Research output: Contribution to journalArticlepeer-review

Andrew J. Morrow, Thomas J. Ford, Kenneth Mangion, Tushar Kotecha, Roby Rakhit, Gavin Galasko, Stephen Hoole, Anthony Davenport, Rajesh Kharbanda, Vanessa M. Ferreira, Mayooran Shanmuganathan, Amedeo Chiribiri, Divaka Perera, Haseeb Rahman, Jayanth R. Arnold, John P. Greenwood, Michael Fisher, Dirk Husmeier, Nicholas A. Hill, Xiaoyu Luo & 10 more Nicola Williams, Laura Miller, Jill Dempster, Peter W. Macfarlane, Paul Welsh, Naveed Sattar, Andrew Whittaker, Alex Mc Connachie, Sandosh Padmanabhan, Colin Berry

Original languageEnglish
Pages (from-to)70-80
Number of pages11
JournalAmerican Heart Journal
PublishedNov 2020

King's Authors


Microvascular angina is caused by cardiac small vessel disease, and dysregulation of the endothelin system is implicated. The minor G allele of the non-coding single nucleotide polymorphism (SNP) rs9349379 enhances expression of the endothelin 1 gene in human vascular cells, increasing circulating concentrations of ET-1. The prevalence of this allele is higher in patients with ischemic heart disease.

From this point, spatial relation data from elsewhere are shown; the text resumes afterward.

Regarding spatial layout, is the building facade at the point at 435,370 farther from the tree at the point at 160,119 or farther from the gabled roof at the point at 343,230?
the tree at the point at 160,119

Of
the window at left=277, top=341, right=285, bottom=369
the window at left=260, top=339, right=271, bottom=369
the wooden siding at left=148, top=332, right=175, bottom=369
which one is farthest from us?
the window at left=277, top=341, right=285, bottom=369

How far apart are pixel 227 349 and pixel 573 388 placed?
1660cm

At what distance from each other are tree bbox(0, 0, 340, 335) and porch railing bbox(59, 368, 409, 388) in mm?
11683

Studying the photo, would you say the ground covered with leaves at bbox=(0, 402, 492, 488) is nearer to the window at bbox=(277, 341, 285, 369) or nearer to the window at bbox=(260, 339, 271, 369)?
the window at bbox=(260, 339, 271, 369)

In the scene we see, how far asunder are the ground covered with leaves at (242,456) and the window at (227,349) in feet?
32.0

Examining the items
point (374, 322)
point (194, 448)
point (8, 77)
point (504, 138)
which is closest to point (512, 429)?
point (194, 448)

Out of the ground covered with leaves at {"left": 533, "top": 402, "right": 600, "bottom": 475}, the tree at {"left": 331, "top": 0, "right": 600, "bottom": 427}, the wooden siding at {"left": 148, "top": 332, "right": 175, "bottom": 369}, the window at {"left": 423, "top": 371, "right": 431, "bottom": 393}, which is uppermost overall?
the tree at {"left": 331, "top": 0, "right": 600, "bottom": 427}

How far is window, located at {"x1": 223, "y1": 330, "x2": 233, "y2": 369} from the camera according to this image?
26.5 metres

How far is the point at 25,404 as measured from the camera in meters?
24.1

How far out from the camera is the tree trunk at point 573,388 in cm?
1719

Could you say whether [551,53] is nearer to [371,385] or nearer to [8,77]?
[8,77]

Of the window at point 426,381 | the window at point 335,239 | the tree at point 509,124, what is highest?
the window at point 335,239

Zibotentan is a potent, selective inhibitor of the ETA receptor. We have identified zibotentan as a potential disease-modifying therapy for patients with microvascular angina. Methods: We will assess the efficacy and safety of adjunctive treatment with oral zibotentan (10 mg daily) in patients with microvascular angina and assess whether rs9349379 (minor G allele; population prevalence ~36%) acts as a theragnostic biomarker of the response to treatment with zibotentan. The PRIZE trial is a prospective, randomized, double-blind, placebo-controlled, sequential cross-over trial. The study population will be enriched to ensure a G-allele frequency of 50% for the rs9349379 SNP. The participants will receive a single-blind placebo run-in followed by treatment with either 10 mg of zibotentan daily for 12 weeks then placebo for 12 weeks, or vice versa, in random order. The primary outcome is treadmill exercise duration using the Bruce protocol. The primary analysis will assess the within-subject difference in exercise duration following treatment with zibotentan versus placebo. Conclusion: PRIZE invokes precision medicine in microvascular angina. Should our hypotheses be confirmed, this developmental trial will inform the rationale and design for undertaking a larger multicenter trial.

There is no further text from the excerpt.